Homogeneous projective varieties with semi-continuous rank function

TL;DR

This paper classifies homogeneous projective varieties with tame secant varieties, identifying all cases where the secant variety equals the union of lower-rank strata, focusing on equivariant embeddings of reductive group orbits.

Contribution

It provides a complete classification of equivariantly embedded homogeneous varieties with tame secant varieties, extending classical examples to a broader algebraic setting.

Findings

Classified all homogeneous varieties with tame secant varieties.

Identified classical and new examples of such varieties.

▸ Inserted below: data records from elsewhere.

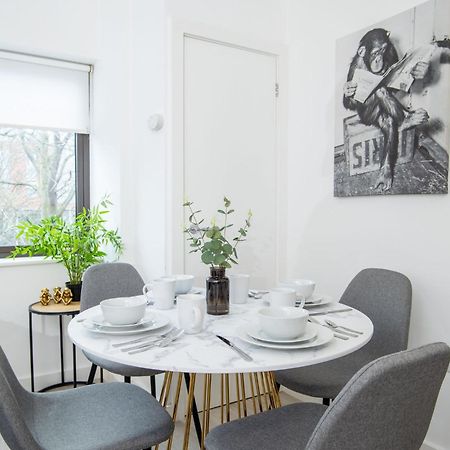 Pembroke House Apartments Exeter For Families Business Relocation Free Parking Bagian luar foto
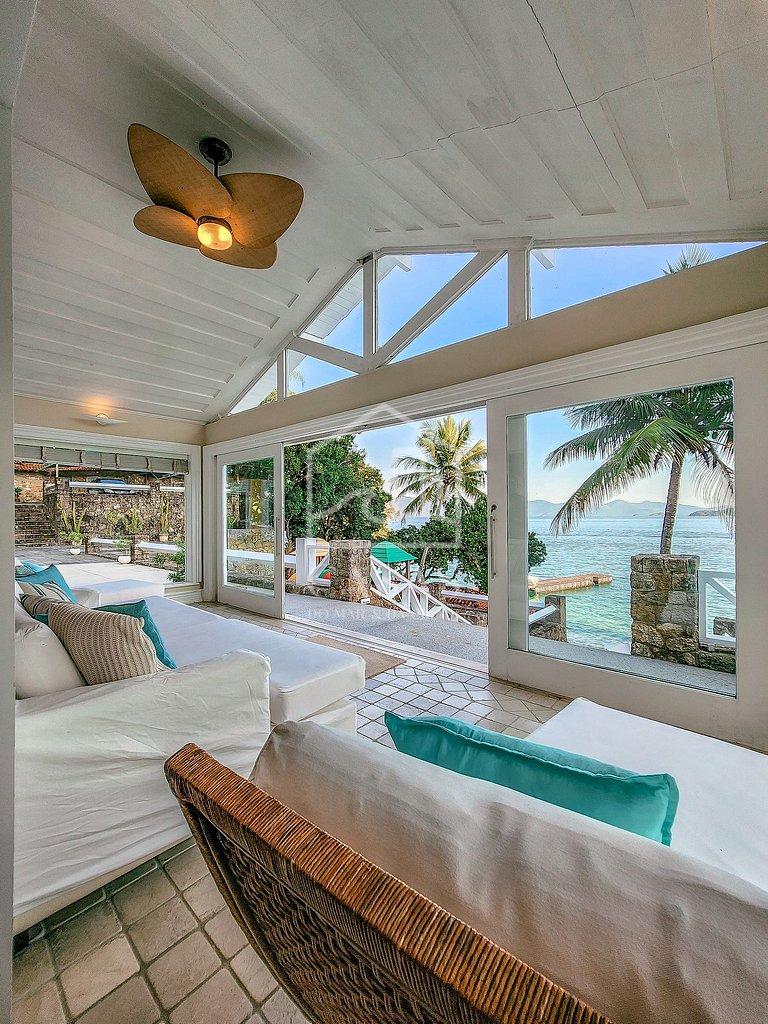 Beautiful villa with exclusive beach, seven suites in a cond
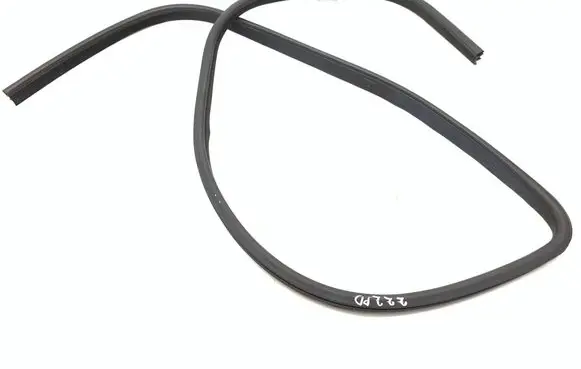 Maserati Quattroporte Front door rubber seal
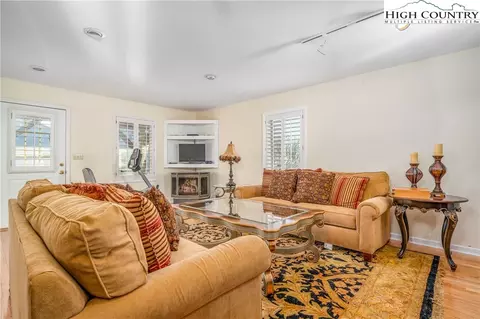101 Oz Cir, Beech Mountain, NC 28604 photo 29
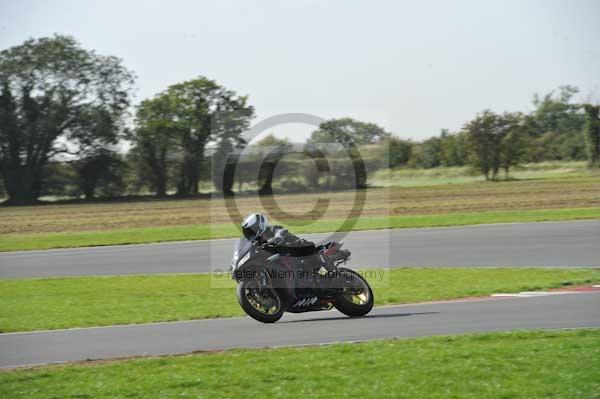 Motorcycle action photographs;Trackday digital images;event digital images;eventdigitalimages;no limits trackday;peter wileman photography;snetterton;snetterton circuit norfolk;snetterton photographs;trackday;trackday photos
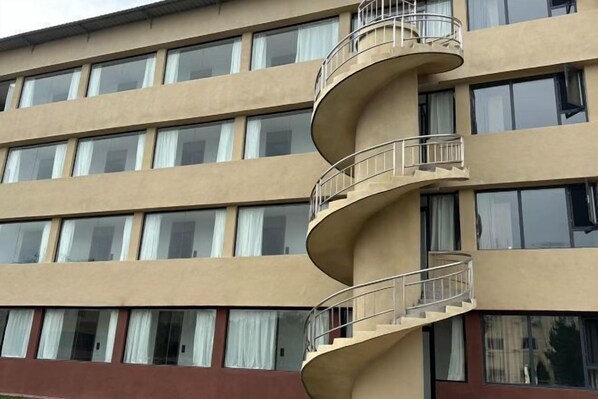 Exterior - Longshangong Hotel (Taihu County)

Connected secant variety properties to representation theory of reductive groups.

Abstract

Let $\mathbb X\subset\mathbb P(V)$ be a projective variety, which is not contained in a hyperplane. Then every vector $v$ in $V$ can be written as a sum of vectors from the affine cone $X$ over $\mathbb X$. The minimal number of summands in such a sum is called the rank of $v$. The set of vectors of rank $r$ is denoted by $X_r$ and its projective image by $\mathbb X_r$. The r-th secant variety of $X$ is defined $\sigma_r(\mathbb X):=\bar{\sqcup_{s\le r}\mathbb X_s}$; it is called tame if $\sigma_r(\mathbb X)=\sqcup_{s\le r} \mathbb X_s$ and wild if the closure contains elements of higher rank. In this paper, we classify all equivariantly embedded homogeneous projective varieties $\mathbb X\subset\mathbb P(V)$ with tame secant varieties. Classical examples are: the variety of rank one matrices (Segre variety with two factors) and the variety of rank one quadratic forms (quadratic Veronese variety). In the general setting, $\mathbb X$ is the orbit in $\mathbb P(V)$ of a highest weight line in an irreducible representation $V$ of a reductive algebraic group $G$. Thus, our result is a list of all irreducible representations of reductive groups, where the resulting $\mathbb X$ has tame secant varieties.